Arbeitsanweisungen
A) Welchen Prozess lösen E-Commerce und Digitalisierung laut dem Text über Logistikimmobilien aus?
B) Knüpfen Sie an den Text über Logistikimmobilien an und schreiben Sie ihn im Anschluss an seinen letzten Satz weiter.

Textblock

Logistikimmobilien sind für institutionelle Investoren längst kein reines Nischenprodukt mehr, sondern haben sich als renditestarke Alternative etabliert. Allerdings lösen E-Commerce und Digitalisierung einen Strukturwandel aus, der die Rahmenbedingungen und Kriterien für Investments tiefgreifend verändern wird. Anleger, Asset Manager und Projektentwickler sollten diese Herausforderungen im Blick haben, um auch in Zukunft erfolgreich auf dem Markt zu agieren.

Bereitgestelltes Material
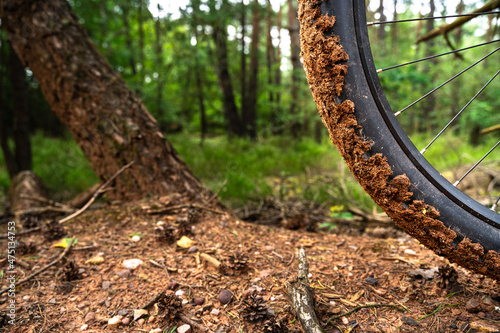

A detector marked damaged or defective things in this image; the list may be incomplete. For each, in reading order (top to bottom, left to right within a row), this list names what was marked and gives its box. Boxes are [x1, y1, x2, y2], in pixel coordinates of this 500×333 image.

broken stick [286, 246, 324, 332]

Lösungen
A) Einen Strukturwandel, der die Rahmenbedingungen und Kriterien für Investments tiefgreifend verändern wird.

B)
Bodo Hollung

Deutsche Logistikimmobilien sind derzeit unter institutionellen Investoren begehrt wie nie. Besonders internationale Investoren drängen auf den deutschen Markt – dem laut Weltbank führenden Logistikstandort weltweit. Kein Wunder, sorgen doch die robusten wirtschaftlichen Fundamentaldaten, die zentrale Lage Deutschlands im Herzen Europas sowie eine gut ausgebaute Infrastruktur für eine konstant hohe Nachfrage seitens der Nutzer. Die aktuellen Marktzahlen belegen das eindrucksvoll: Im ersten Halbjahr 2017 lag das Transaktionsvolumen bei Logistikimmobilien mit einem Rekordwert von etwa fünf Milliarden Euro bereits über dem des Vorjahres. Erstmals konnte der Logistikinvestmentmarkt damit die Assetklasse Einzelhandel vom zweiten Platz verdrängen.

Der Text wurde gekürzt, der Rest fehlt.